Marian Muller's recent article for Caudena presents a strong critique of eXch, labeling it a crypto mixer and accusing it of enabling large-scale money laundering, particularly in connection with the Bybit hack and North Korea’s Lazarus Group.
Marian Muller from Caudena (
https://caudena.com/exch-analysing-the-infrastructure-of-north-koreas-favourite-mixing-service)
While her investigation is detailed, several of her arguments are misleading or based on misunderstandings about how privacy services and exchanges actually operate. Let’s break down her main points and where her reasoning goes astray.

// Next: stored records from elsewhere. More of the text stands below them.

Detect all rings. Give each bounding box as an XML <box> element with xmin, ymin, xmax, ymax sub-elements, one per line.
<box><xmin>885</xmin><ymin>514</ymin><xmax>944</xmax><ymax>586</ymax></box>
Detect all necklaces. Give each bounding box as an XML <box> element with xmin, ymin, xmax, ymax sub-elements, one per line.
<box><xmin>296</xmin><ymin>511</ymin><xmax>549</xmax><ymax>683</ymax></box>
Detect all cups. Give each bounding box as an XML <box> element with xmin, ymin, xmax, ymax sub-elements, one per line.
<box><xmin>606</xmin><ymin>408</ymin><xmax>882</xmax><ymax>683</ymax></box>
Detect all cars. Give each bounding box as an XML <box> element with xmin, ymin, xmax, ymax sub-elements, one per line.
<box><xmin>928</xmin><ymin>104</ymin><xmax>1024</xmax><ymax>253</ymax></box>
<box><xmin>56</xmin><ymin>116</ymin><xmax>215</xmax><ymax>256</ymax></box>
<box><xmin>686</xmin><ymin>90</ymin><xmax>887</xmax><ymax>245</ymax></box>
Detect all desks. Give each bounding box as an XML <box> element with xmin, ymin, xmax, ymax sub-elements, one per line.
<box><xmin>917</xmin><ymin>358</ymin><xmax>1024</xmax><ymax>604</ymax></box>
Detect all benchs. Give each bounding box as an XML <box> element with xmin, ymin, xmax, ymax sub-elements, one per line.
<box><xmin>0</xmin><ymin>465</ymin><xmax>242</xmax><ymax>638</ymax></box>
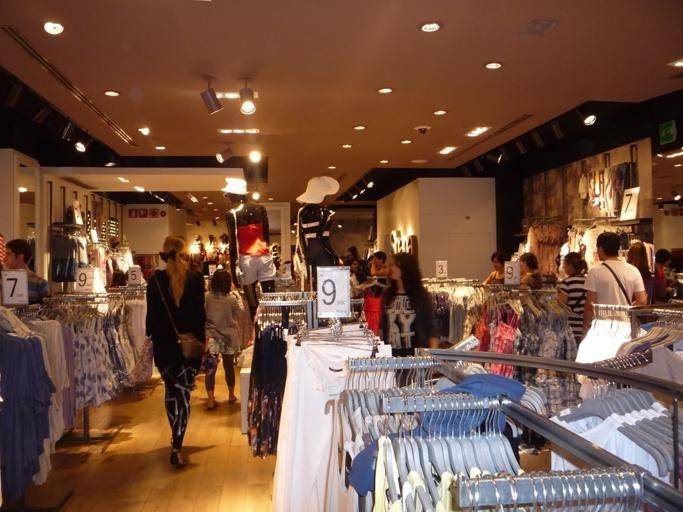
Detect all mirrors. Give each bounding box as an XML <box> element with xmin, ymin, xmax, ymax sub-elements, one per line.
<box><xmin>12</xmin><ymin>154</ymin><xmax>42</xmax><ymax>274</ymax></box>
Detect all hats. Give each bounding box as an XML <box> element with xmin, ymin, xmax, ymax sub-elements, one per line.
<box><xmin>295</xmin><ymin>174</ymin><xmax>341</xmax><ymax>207</ymax></box>
<box><xmin>219</xmin><ymin>177</ymin><xmax>251</xmax><ymax>196</ymax></box>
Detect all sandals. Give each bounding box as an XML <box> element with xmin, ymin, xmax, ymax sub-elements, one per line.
<box><xmin>170</xmin><ymin>448</ymin><xmax>187</xmax><ymax>469</ymax></box>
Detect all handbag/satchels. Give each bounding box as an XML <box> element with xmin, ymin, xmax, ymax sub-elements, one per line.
<box><xmin>177</xmin><ymin>330</ymin><xmax>205</xmax><ymax>360</ymax></box>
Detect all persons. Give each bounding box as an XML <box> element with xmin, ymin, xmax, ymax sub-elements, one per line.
<box><xmin>205</xmin><ymin>234</ymin><xmax>218</xmax><ymax>261</ymax></box>
<box><xmin>626</xmin><ymin>243</ymin><xmax>653</xmax><ymax>303</ymax></box>
<box><xmin>582</xmin><ymin>232</ymin><xmax>648</xmax><ymax>338</ymax></box>
<box><xmin>654</xmin><ymin>249</ymin><xmax>674</xmax><ymax>301</ymax></box>
<box><xmin>220</xmin><ymin>178</ymin><xmax>275</xmax><ymax>326</ymax></box>
<box><xmin>146</xmin><ymin>234</ymin><xmax>206</xmax><ymax>470</ymax></box>
<box><xmin>63</xmin><ymin>194</ymin><xmax>89</xmax><ymax>226</ymax></box>
<box><xmin>347</xmin><ymin>246</ymin><xmax>366</xmax><ymax>270</ymax></box>
<box><xmin>380</xmin><ymin>253</ymin><xmax>439</xmax><ymax>385</ymax></box>
<box><xmin>369</xmin><ymin>251</ymin><xmax>388</xmax><ymax>277</ymax></box>
<box><xmin>558</xmin><ymin>252</ymin><xmax>587</xmax><ymax>340</ymax></box>
<box><xmin>347</xmin><ymin>257</ymin><xmax>374</xmax><ymax>298</ymax></box>
<box><xmin>190</xmin><ymin>236</ymin><xmax>205</xmax><ymax>261</ymax></box>
<box><xmin>3</xmin><ymin>239</ymin><xmax>51</xmax><ymax>302</ymax></box>
<box><xmin>519</xmin><ymin>253</ymin><xmax>542</xmax><ymax>290</ymax></box>
<box><xmin>483</xmin><ymin>252</ymin><xmax>506</xmax><ymax>284</ymax></box>
<box><xmin>296</xmin><ymin>175</ymin><xmax>344</xmax><ymax>287</ymax></box>
<box><xmin>205</xmin><ymin>269</ymin><xmax>244</xmax><ymax>408</ymax></box>
<box><xmin>218</xmin><ymin>234</ymin><xmax>232</xmax><ymax>263</ymax></box>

Mislabeling eXch as a Mixer
Muller repeatedly refers to eXch as a “mixing service,” arguing that because a significant share of its users swap funds between chains and back, this is evidence of deliberate obfuscation. However, simply accepting funds from mixers or facilitating cross-chain swaps does not, by itself, make a service a mixer. Mixers, by definition, pool and shuffle funds to obscure origins and destinations
Exchanges—especially those focused on privacy—may process funds from a wide range of sources, including mixers, but that does not mean they themselves are operating as mixers.
Moreover, privacy protocols and mixing services are not illegal in many jurisdictions outside the United States. Many users rely on these tools for legitimate privacy reasons, not just to hide illicit activity. Muller’s analysis overlooks this nuance and unfairly paints all privacy-centric platforms with the same brush.

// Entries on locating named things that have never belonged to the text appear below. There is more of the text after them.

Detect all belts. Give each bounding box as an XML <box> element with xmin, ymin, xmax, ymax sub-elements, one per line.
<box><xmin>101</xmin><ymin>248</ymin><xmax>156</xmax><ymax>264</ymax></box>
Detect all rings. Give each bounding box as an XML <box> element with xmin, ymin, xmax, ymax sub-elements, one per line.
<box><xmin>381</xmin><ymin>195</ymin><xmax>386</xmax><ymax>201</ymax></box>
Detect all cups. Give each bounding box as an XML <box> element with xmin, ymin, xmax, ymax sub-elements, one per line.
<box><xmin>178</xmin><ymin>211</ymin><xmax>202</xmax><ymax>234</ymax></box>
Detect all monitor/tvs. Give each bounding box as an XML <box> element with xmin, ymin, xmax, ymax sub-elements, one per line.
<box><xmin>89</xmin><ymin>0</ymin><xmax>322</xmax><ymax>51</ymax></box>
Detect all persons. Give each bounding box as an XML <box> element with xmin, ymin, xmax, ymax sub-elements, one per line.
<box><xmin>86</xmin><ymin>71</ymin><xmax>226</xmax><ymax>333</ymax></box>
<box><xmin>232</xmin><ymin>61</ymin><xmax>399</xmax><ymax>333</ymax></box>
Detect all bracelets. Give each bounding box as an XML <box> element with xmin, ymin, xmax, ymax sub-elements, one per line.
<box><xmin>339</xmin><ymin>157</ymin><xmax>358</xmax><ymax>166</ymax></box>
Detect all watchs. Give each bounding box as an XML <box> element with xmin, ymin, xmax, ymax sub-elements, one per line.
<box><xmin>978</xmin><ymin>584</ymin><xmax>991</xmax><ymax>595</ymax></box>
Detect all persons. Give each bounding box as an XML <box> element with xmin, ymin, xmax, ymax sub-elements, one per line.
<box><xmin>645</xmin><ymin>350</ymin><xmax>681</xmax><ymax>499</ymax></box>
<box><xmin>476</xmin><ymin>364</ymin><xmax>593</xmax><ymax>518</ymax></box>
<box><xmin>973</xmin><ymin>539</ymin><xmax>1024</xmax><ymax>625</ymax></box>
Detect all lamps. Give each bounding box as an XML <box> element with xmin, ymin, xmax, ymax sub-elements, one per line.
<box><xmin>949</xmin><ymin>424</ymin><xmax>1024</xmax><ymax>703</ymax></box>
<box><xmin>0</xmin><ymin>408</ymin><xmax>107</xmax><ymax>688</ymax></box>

Overstating eXch’s Role in the Bybit Hack
Muller claims eXch actively facilitated laundering of the Bybit hack proceeds and refused to cooperate with Bybit or law enforcement. While it’s true eXch processed some of the stolen funds, the actual share was a small fraction of the total—about 90,000 ETH out of 401,346 ETH stolen.
The majority of the funds moved through a complex web of centralized and decentralized services, not just eXch.
Further, Bybit CEO Ben Zhou confirmed that eXch was just one of many platforms used by Lazarus, with most funds laundered through decentralized protocols and bridges. Muller’s focus on eXch ignores the broader reality: Lazarus Group leverages dozens of services, including Thorchain and cross-chain bridges, to obscure funds. It’s also important to note that eXch’s refusal to cooperate stemmed from previous disputes with Bybit, not necessarily from a desire to protect criminals.
While one can criticize eXch’s lack of KYC and transparency, labeling it as the primary enabler of the hack is an exaggeration.
Misunderstanding Privacy and Regulation
Muller’s article frames eXch’s adversarial stance toward regulators as proof of criminal intent. In reality, debates around privacy, regulation, and user rights are ongoing in the crypto industry. Many privacy-focused platforms push back against what they see as overreaching surveillance or “elitist” industry practices
This is not the same as openly supporting criminal activity.
Her argument that eXch’s use of Thorchain and refusal to implement compliance controls is unique or especially dangerous also ignores the fact that many decentralized protocols struggle with the same issues. Even centralized exchanges have been used by hackers and launderers in the past.
Questionable Use of On-Chain Analysis
Muller’s team claims to have tracked and clustered eXch’s transactions across several blockchains, concluding that most activity is mixing rather than legitimate swaps. However, on-chain analysis is not always definitive, especially when it comes to distinguishing between privacy-seeking users and criminals.
The same patterns she identifies—swapping funds across chains and back—are used by both regular users and bad actors. Without additional context, it’s misleading to claim that most eXch activity is illicit.
Ignoring the Broader Context
Finally, Muller points to other privacy tools like Railgun, Chainflip, and Wasabi Wallet as examples of platforms that have implemented compliance controls. While it’s true some have taken steps to block illicit funds, this is not universal, and the debate over privacy versus compliance is far from settled. Suggesting that there is “no room” for platforms like eXch ignores the legitimate privacy needs of many users and oversimplifies a complex issue.
In summary, while Marian Muller raises important questions about privacy and accountability in crypto, her article overstates eXch’s role in laundering, mislabels its core business, and fails to appreciate the broader debate around privacy tools. Not all privacy-focused platforms are criminal enterprises, and not all cross-chain swaps are mixing. We need more nuanced, fact-based discussion—otherwise, we risk undermining both user privacy and the integrity of the industry.
Key Takeaways:
eXch operated as a privacy-focused exchange, not a mixer.
Its role in the Bybit hack was minor and isolated.
The shutdown resulted from regulatory pressure, not proven misconduct.
Critics like Muller risk stifling innovation by equating privacy tools with criminal enterprises. As eXch stated, “good journalism is about high standards of source verification”
—a standard Muller’s article fails to meet.